President Barack Obama, July 2011. Photo credit: Geoff Livingston
President Obama’s approval ratings have dipped to a record low since his inauguration, according to a Washington Post-ABC News poll. The poll, which shows Obama’s overall approval rating is down 11 percentage points from the start of the year, makes uncomfortable reading for Obama and his Democrat party in the run-up to the 2012 US presidential election. And it has even some left-leaning political commentators wondering if the president can even be taken seriously for his remaining 14 months in office let alone win reelection.
More than 60 percent of those surveyed said they disapproved of the way the president is handling the economy and the stagnant jobs situation, reported Jon Cohen and Dan Balz of The Washington Post. Just 43 percent approved of the job he is doing overall, a new career low; 53 percent disapproved, a new high. On Thursday, Obama is set to make a speech to a joint session of Congress in which he will unveil new job creation proposals. A strong performance by Obama is being talked of as key to his political future.
- ‘Current trends’ are bleak for Obama. “The urgency” for Obama to act is driven not just by the most recent unemployment report, which on Friday showedno job growth in August and the unemployment rate stuck at 9.1 percent, but also by “the depth of the political hole in which the president finds himself,”said Cohen and Balz, who noted that, “even more than two-thirds of those who voted for Obama say things are badly off course. By this time in their presidencies, approval ratings for both Ronald Reagan and Bill Clinton — who also suffered serious midterm setbacks during their first term — had settled safely above the 50 percent mark.” The Washington Post argued, “current trends are highly unfavorable for the president. By 2 to 1, more Americans now say the administration’s economic policies are making the economy worse rather than better. The number who say those policies have helped has been chopped in half since the start of the year.”

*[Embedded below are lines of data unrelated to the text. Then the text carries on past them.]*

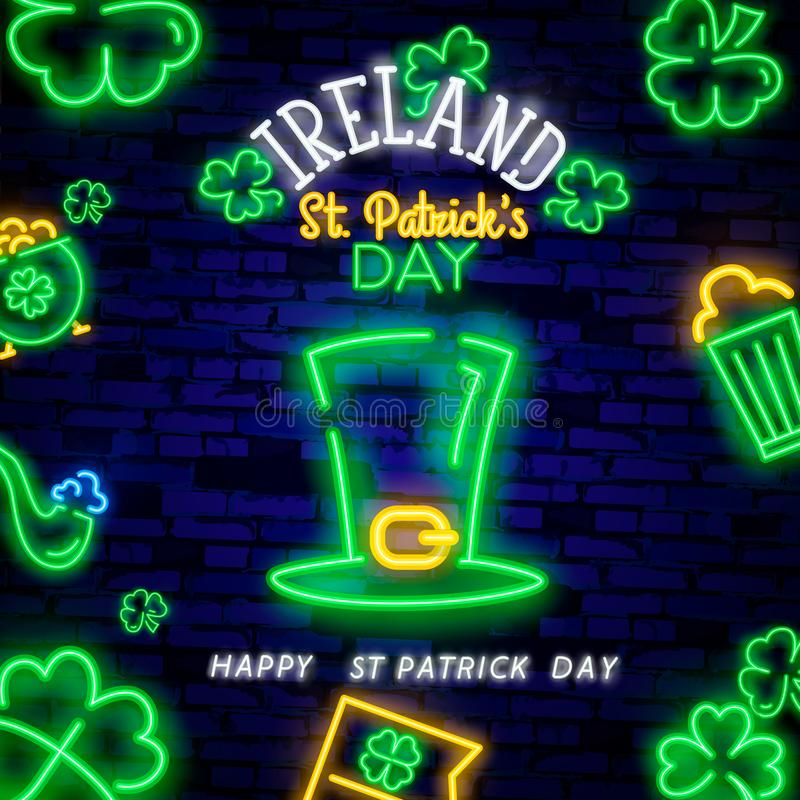 Happy St. Patrick`s Day neon text vector design template. Happy Saint Patrick`s Day neon logo, light banner design element royalty free stock photo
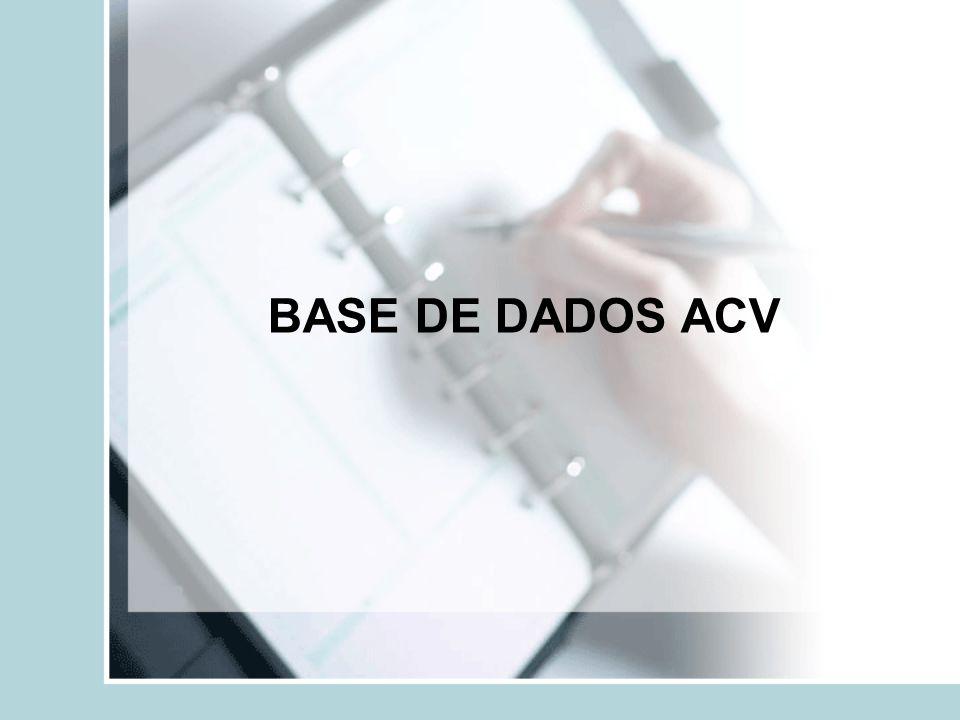 MANUAL DA BASE ACV Entrada de dados; Pesquisa; Base de dados ACV; Dicas de segurança.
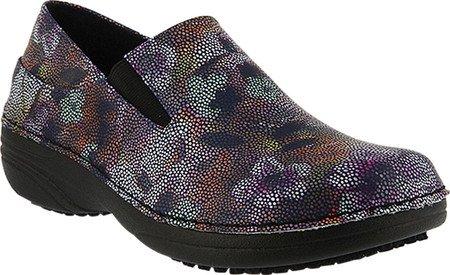 Black Mosaic Step Print Shoe Women's Work Faux Leather Multi Spring Ferrara wH7O6q6BZ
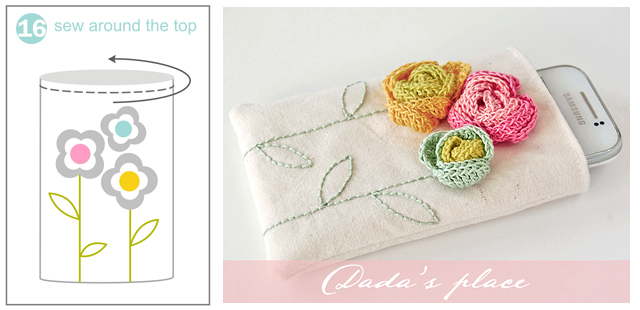Crochet flowers pouch free photo tutorial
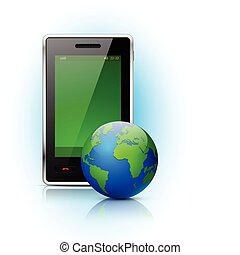 Mobile phone with globe on blue background. Vector illustration.
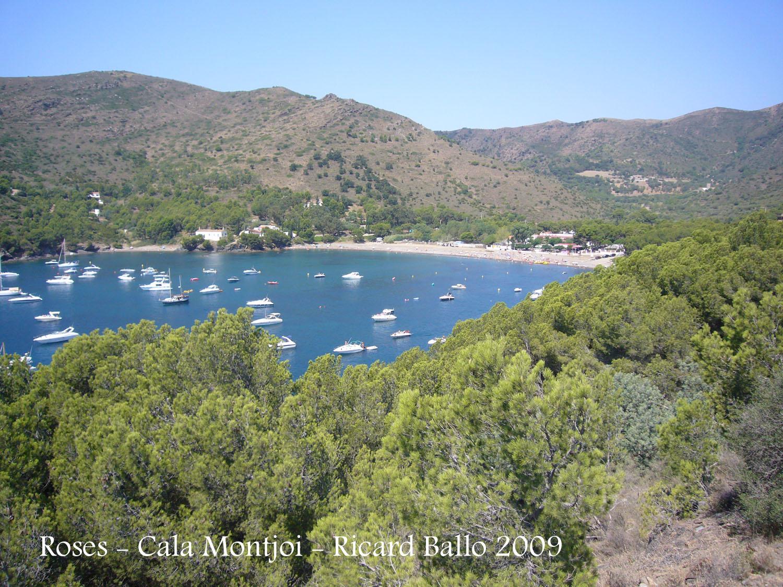 cala-montjoi-090729_502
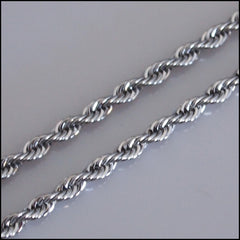 Silver Twist Chain for Coin Pendant
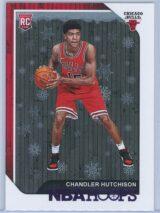 Chandler Hutchison Panini NBA Hoops 2018-19  Purple Winter  RC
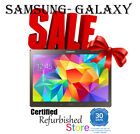 Samsung Galaxy -Tablets Note 10.1| Pro 12.3| Tab 10.1| Tab 2,3,4 | Free Shipping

- Time to flex presidential authority. Writing at The New York Times, Stanley Fish mulled what Obama should say to Congress on Thursday and came up with some advice for the president: “After all the boiler-plate points have been made, and the array of policy suggestions has been presented, and the ritual blaming of everyone under the sun has been performed, do something immediate and peremptory. At the end of the speech, in the context of the obligatory call to action, act. Don’t just recommend initiatives, perform a few, right there and then.” Fish insisted that it is time for Obama to “display leadership by taking unilateral action, by delivering a succession of sentences that begin, ‘I hereby … .’ Whatever the content of those sentences and however effective or ineffective the initiatives they at once announce and perform, the mere fact that they have been spoken on a national stage will do considerable work, including the work of reminding Americans — and perhaps Obama himself — what presidential authority looks like.”

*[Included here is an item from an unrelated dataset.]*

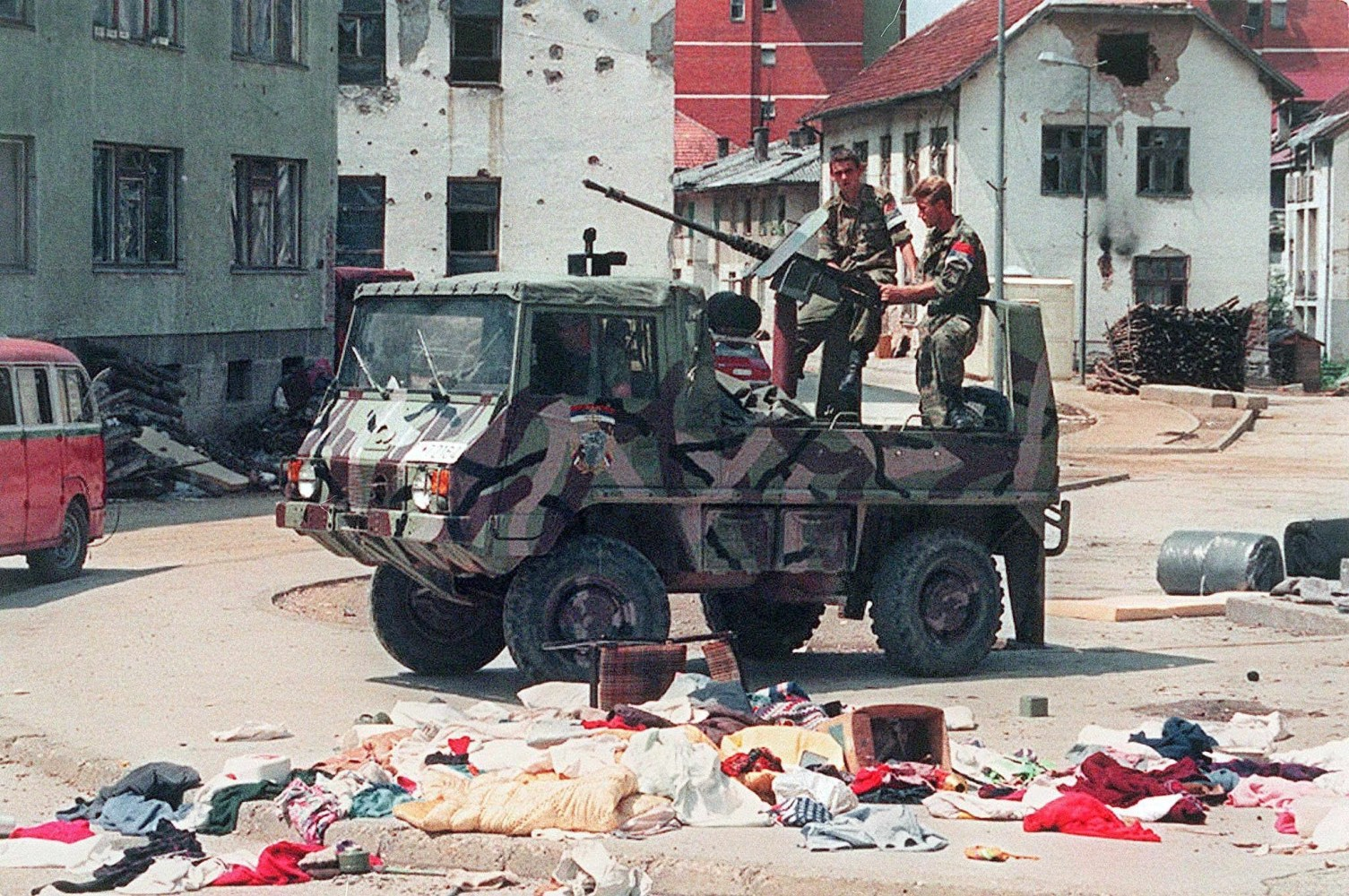 Image: 20 years since Srebrenica Massacre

- A president adrift. Writing at The Daily Beast, Michael Tomasky suggested that Obama “will soon pass the point where he can be taken seriously as a leader.” Tomasky lamented that “it’s getting to the point where it’s hard to imagine people taking him seriously for the remaining 14 months of his current term” let alone getting hard to imagine him winning reelection. Tomasky said that “up until now, I’ve thought that running a strong presidential campaign is a sign that one can probably govern fairly well too. But there appears to be little correlation between the two.” He urged senior Democrats to “pierce the armour” of Obama’s inner circle “and tell him he needs to start doing business in a different way … before it becomes too late to turn things around.”